Analytical Methods for a Learning Health System: 3. Analysis of Observational Studies

EGEMS (Wash DC). 2017 Dec 7;5(1):30. doi: 10.5334/egems.252.

Abstract

The third paper in a series on how learning health systems can use routinely collected electronic health data (EHD) to advance knowledge and support continuous learning, this review describes how analytical methods for individual-level electronic health data EHD, including regression approaches, interrupted time series (ITS) analyses, instrumental variables, and propensity score methods, can also be used to address the question of whether the intervention "works." The two major potential sources of bias in non-experimental studies of health care interventions are that the treatment groups compared do not have the same probability of treatment or exposure and the potential for confounding by unmeasured covariates. Although very different, the approaches presented in this chapter are all based on assumptions about data, causal relationships, and biases.

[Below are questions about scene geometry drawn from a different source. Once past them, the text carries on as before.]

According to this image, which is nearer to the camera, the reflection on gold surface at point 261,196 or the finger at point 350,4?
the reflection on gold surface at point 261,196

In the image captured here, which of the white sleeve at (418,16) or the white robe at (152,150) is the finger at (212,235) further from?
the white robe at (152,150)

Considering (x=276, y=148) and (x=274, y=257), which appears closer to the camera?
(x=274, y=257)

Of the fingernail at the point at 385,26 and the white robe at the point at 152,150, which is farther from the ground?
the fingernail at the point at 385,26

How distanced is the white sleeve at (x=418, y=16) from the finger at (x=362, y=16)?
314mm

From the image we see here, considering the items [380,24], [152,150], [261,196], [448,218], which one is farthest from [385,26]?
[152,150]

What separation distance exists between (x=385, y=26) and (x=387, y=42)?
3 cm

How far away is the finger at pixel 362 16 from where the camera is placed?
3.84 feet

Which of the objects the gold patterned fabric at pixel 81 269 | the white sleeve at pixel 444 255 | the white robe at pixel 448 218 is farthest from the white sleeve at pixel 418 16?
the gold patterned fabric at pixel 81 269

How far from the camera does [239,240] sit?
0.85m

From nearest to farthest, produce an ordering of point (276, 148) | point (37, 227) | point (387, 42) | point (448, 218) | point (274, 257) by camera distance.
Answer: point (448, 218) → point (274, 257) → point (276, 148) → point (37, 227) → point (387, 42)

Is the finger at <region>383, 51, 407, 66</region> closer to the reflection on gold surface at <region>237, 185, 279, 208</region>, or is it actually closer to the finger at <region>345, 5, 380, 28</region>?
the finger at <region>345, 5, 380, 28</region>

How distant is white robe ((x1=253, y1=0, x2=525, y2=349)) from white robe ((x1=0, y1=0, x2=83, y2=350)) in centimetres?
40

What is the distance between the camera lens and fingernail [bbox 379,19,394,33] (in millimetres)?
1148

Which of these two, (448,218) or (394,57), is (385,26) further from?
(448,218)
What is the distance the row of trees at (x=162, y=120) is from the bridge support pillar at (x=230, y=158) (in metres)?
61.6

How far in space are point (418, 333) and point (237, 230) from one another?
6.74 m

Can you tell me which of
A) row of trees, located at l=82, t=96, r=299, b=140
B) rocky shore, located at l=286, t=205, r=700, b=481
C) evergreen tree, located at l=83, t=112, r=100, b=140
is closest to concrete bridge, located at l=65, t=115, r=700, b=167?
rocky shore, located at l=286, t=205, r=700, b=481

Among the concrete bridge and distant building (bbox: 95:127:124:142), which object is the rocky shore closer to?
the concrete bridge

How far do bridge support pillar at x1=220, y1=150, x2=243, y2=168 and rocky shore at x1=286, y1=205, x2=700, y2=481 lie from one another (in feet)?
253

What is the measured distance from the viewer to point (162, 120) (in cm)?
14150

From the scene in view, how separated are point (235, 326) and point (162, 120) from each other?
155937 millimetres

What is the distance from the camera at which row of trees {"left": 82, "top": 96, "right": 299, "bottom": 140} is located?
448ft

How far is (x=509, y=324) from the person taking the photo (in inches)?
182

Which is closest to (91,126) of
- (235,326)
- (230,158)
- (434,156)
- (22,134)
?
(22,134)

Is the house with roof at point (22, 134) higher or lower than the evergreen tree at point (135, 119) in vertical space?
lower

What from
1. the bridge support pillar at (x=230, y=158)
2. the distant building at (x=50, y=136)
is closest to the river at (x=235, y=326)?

For instance, regression approaches assume that the relationship between the treatment, outcome, and other variables is properly specified, all of the variables are available for analysis (i.e., no unobserved confounders) and measured without error, and that the error term is independent and identically distributed. The instrumental variables approach requires identifying an instrument that is related to the assignment of treatment but otherwise has no direct on the outcome. Propensity score methods approaches, on the other hand, assume that there are no unobserved confounders. The epidemiological designs discussed also make assumptions, for instance that individuals can serve as their own control. To properly address these assumptions, analysts should conduct sensitivity analyses within the assumptions of each method to assess the potential impact of what cannot be observed. Researchers also should analyze the same data with different analytical approaches that make alternative assumptions, and to apply the same methods to different data sets. Finally, different analytical methods, each subject to different biases, should be used in combination and together with different designs, to limit the potential for bias in the final results.